Подходил к столу, доставал то статуэтку, то конверт с банкнотами. Перебирал их, рассматривал, в досаде бросал обратно и снова принимался топтаться под дверью, припадая на раненую ногу.
Наконец, около десяти часов, дверь отворилась и мрачный, не выспавшийся Савелий появился в комнате Николая.
— Ну что тебе неймётся-то, леший? — хмуро спросил он. — Я всю ночь в этих письмах ковырялся, под утро только задремал, а тут ты давай под дверью топтаться, вздыхать, стульями греметь! И что ты у нас такой нетерпеливый? Поспал бы лучше с утра!
— Не могу я спать, и так полночи проворочался, всё думал, что там, в этих бумагах? А тебя я знаю: буркнешь два слова и умчишься, оставив меня тут во мраке неведения. Вот и караулю с утра…
— Ладно, не топчись без толку, иди лучше, самовар организуй, а я умоюсь, в порядок себя приведу; за чаем и поговорим.
Вскоре друзья сидели за столом. Савелий говорил негромко, словно опасаясь, что их подслушивают, без своих обычных шуточек, поглядывая при этом на Николая внимательно и изучающе.
— Так вот, Николка, прелюбопытная штука с этими письмами выходит. Не буду нагружать твой корабль грузом ненужных подробностей, но в двух словах, история такова. Есть в Германии за?мок Шлосс Шварцштайн — язык сломать можно, не так ли? А между тем — это красивое романтическое имя: За?мок Чёрного камня. И владеет с 1872-го года этим замком некий барон Отто фон Вальц. Именно в этом году закончилась долгая тяжба фон Вальца с другим немецким дворянином, также претендовавшим на этот замок, назовём его пока просто Клаусом. Когда-то у них были общие предки, этот замок принадлежал их далёкому прапрапрадеду, потом пути этих родов разошлись, они оказались в разных придворных партиях и постепенно стали непримиримыми врагами.
На протяжении многих лет эти дворянские фамилии вели тяжбу за родовое гнездо. Но замок всегда принадлежал фон Вальцам, как более близким потомкам первых владельцев. Тогдашний глава их рода, Курт фон Вальц, то ли не успел составить завещание, то ли оно затерялось, то ли его выкрали. В этом случае замок доставался прямому наследнику, этому самому Отто. Клаус, претендующий на замок, пытался доказать неправомерность такого решения, ссылался на свидетелей, видевших завещание Курта, составленное в его пользу, в обход своего родственника.
Конечно, ему никто не поверил, ведь самого завещания не было, да и с какой стати Курт составил бы его в пользу своего врага?

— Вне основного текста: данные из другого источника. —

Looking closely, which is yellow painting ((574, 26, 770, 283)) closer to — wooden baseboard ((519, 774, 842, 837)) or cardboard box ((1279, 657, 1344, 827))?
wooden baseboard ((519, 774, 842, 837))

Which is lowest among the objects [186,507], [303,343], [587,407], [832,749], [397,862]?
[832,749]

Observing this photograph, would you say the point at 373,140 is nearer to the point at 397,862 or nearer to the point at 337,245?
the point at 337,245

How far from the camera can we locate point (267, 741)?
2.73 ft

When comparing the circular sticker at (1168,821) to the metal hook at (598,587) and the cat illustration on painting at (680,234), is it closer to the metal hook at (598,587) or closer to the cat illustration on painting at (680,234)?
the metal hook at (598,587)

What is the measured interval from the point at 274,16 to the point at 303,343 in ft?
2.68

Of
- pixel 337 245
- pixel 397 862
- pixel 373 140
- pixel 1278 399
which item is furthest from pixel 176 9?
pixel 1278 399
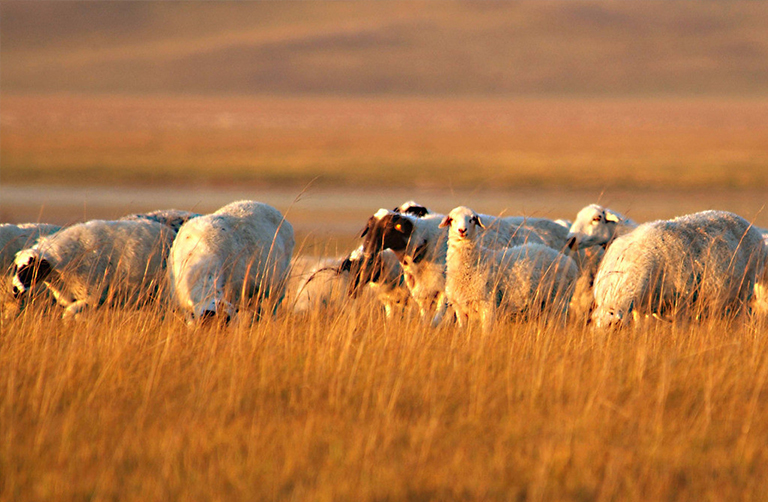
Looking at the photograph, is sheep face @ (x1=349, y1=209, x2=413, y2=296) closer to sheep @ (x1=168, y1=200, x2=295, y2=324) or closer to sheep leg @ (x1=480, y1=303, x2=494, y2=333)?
sheep @ (x1=168, y1=200, x2=295, y2=324)

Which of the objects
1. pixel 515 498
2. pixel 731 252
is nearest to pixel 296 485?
pixel 515 498

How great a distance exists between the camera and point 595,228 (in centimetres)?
845

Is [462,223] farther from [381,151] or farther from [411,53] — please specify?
[411,53]

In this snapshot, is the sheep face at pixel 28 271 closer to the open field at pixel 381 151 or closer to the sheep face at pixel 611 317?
the open field at pixel 381 151

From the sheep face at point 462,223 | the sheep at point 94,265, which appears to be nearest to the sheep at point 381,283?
the sheep face at point 462,223

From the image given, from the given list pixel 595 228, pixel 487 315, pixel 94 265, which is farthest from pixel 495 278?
pixel 94 265

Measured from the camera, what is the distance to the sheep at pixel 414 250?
7.43 meters

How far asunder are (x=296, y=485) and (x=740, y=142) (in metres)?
59.6

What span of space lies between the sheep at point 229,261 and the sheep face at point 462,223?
162 cm

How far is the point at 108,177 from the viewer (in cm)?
3353

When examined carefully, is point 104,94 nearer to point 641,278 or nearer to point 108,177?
point 108,177

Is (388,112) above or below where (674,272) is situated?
above

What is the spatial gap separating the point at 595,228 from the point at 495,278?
2.00 m

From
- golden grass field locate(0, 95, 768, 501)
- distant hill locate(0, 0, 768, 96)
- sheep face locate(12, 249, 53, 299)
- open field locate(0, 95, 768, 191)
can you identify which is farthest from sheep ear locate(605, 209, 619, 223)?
distant hill locate(0, 0, 768, 96)
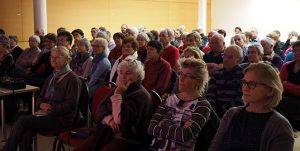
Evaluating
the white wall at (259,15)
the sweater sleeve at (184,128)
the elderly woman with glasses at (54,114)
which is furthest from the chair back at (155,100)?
the white wall at (259,15)

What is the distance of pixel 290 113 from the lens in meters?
3.81

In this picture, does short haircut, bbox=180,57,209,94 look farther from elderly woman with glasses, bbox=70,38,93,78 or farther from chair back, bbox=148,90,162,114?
elderly woman with glasses, bbox=70,38,93,78

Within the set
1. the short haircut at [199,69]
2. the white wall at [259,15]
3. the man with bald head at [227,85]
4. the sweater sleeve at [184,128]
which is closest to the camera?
the sweater sleeve at [184,128]

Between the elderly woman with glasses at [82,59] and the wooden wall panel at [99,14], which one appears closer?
the elderly woman with glasses at [82,59]

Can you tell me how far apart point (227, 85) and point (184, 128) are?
1.29m

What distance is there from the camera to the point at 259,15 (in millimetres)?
13406

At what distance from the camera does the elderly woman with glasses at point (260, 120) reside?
74.7 inches

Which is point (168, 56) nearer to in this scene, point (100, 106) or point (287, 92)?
point (287, 92)

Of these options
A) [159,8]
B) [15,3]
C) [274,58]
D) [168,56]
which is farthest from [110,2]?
[274,58]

В общем, замок остался за фон Вальцами. Он расположен в плодородной долине, к нему прилагаются земли, виноградники, сады. А кроме того, по слухам, где-то среди многочисленных комнат и подвалов замка, спрятаны ценности, награбленные общими предками этих дворян во время крестовых походов.

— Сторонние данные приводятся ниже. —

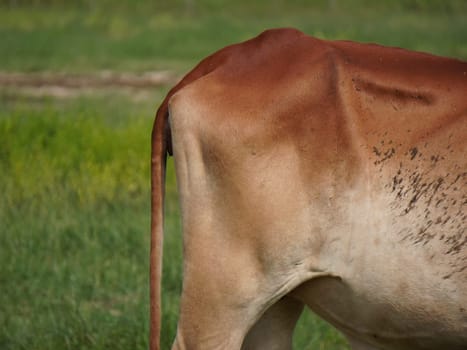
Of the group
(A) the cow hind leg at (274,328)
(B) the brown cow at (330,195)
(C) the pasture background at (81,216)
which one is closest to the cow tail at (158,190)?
(B) the brown cow at (330,195)

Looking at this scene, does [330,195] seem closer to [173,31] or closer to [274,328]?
[274,328]

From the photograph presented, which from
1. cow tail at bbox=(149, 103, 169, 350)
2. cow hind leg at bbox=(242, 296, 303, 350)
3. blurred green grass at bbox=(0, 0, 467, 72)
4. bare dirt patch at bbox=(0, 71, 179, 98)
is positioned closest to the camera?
cow tail at bbox=(149, 103, 169, 350)

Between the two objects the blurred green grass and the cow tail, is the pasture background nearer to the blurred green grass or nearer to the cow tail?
the blurred green grass

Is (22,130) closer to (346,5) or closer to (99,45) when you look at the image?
(99,45)

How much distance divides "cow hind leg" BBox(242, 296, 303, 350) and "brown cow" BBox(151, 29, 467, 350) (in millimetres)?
402

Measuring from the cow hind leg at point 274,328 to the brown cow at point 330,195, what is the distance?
15.8 inches

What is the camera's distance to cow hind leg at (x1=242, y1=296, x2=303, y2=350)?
416 centimetres

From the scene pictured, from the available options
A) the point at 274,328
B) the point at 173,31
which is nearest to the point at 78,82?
the point at 173,31

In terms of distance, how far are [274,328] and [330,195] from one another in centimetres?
77

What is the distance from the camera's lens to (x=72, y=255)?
712cm

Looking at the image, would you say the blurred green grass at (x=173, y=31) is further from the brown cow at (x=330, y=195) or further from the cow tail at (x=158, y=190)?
the brown cow at (x=330, y=195)

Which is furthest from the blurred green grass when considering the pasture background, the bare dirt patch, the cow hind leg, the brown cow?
the brown cow

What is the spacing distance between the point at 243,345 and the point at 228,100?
39.3 inches

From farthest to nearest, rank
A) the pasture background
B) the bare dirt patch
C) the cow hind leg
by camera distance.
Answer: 1. the bare dirt patch
2. the pasture background
3. the cow hind leg
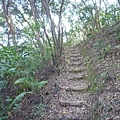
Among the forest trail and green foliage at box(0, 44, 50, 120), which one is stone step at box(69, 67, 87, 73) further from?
green foliage at box(0, 44, 50, 120)

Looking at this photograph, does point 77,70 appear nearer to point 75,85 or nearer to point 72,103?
point 75,85

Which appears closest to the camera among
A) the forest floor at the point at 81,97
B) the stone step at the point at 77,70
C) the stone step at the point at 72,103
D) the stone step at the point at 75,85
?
the forest floor at the point at 81,97

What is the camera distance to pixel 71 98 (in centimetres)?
419

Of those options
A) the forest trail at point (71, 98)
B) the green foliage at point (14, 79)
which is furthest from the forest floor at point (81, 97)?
the green foliage at point (14, 79)

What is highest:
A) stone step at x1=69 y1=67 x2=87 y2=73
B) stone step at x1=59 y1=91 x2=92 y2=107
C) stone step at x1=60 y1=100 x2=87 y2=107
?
stone step at x1=69 y1=67 x2=87 y2=73

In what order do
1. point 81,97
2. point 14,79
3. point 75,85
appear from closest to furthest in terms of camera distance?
point 81,97
point 14,79
point 75,85

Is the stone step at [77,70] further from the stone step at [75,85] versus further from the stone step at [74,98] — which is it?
the stone step at [74,98]

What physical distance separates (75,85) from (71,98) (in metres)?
0.67

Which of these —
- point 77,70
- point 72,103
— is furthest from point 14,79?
point 77,70

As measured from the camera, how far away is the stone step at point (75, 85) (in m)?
4.53

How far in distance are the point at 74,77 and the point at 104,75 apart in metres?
1.21

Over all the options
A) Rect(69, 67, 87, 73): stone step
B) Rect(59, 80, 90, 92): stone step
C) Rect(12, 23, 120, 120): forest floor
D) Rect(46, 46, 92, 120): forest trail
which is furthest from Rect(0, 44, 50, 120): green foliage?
Rect(69, 67, 87, 73): stone step

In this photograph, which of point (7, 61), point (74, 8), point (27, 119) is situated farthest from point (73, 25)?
point (27, 119)

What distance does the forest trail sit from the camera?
11.8 ft
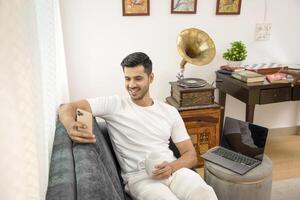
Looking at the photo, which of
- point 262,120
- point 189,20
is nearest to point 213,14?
point 189,20

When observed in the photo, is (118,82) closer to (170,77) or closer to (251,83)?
(170,77)

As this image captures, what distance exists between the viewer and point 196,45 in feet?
7.82

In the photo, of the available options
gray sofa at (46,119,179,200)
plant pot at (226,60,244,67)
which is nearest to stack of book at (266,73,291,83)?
plant pot at (226,60,244,67)

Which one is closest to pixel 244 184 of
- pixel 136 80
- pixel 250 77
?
pixel 136 80

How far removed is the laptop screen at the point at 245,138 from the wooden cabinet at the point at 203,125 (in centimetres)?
52

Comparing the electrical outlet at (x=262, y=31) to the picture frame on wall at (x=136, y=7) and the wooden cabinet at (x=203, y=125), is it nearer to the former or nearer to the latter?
the wooden cabinet at (x=203, y=125)

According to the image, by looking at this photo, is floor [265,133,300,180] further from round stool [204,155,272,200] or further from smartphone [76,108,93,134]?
smartphone [76,108,93,134]

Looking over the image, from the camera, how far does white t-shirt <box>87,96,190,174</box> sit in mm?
1562

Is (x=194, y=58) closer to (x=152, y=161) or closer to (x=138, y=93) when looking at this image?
(x=138, y=93)

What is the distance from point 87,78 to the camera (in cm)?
250

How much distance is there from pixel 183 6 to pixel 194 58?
525mm

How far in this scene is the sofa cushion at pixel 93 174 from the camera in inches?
37.9

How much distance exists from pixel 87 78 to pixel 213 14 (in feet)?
4.24

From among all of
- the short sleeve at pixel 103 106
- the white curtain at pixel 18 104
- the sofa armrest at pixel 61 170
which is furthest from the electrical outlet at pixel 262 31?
the white curtain at pixel 18 104
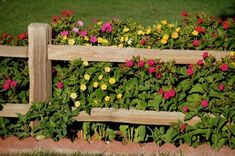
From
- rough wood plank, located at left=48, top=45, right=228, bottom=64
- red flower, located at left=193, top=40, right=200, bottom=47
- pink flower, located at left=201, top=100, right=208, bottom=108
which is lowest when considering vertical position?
pink flower, located at left=201, top=100, right=208, bottom=108

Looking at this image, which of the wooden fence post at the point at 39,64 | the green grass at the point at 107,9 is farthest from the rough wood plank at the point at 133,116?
the green grass at the point at 107,9

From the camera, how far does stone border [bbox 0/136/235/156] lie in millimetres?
4344

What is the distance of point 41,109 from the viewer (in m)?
4.35

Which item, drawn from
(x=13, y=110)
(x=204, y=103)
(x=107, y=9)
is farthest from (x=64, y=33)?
(x=107, y=9)

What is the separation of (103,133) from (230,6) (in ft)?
24.5

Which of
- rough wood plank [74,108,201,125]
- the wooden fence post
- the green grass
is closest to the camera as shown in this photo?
the wooden fence post

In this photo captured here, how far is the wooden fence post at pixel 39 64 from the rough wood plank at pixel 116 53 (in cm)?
8

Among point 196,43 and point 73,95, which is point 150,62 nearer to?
point 196,43

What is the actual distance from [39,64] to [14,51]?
0.28m

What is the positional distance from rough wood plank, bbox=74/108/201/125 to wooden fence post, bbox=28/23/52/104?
1.43 ft

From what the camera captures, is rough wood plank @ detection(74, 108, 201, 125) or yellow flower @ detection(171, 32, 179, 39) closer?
rough wood plank @ detection(74, 108, 201, 125)

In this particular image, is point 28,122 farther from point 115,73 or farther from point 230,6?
point 230,6

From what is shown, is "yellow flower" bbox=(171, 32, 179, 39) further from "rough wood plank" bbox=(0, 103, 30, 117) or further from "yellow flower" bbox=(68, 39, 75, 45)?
"rough wood plank" bbox=(0, 103, 30, 117)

А в твоём портфеле, Николаша, есть то самое пропавшее завещание, и в нём, действительно, указана другая фамилия, не фон Вальц. Больше того, там есть бумаги, объясняющие это странное решение — доказательства того, что Курт фон Вальц был замешан в каких-то тёмных делах на стороне врагов правящей династии Гогенцоллернов. Очевидно, он сговорился с Клаусом о том, что завещает ему тот самый замок Чёрного Камня в обмен на компрометирующие бумаги, которые могли сильно повредить и ему и его потомкам. Если бы им дали ход, фон Вальцы могли лишиться и этого замка, и другого имущества, и репутации.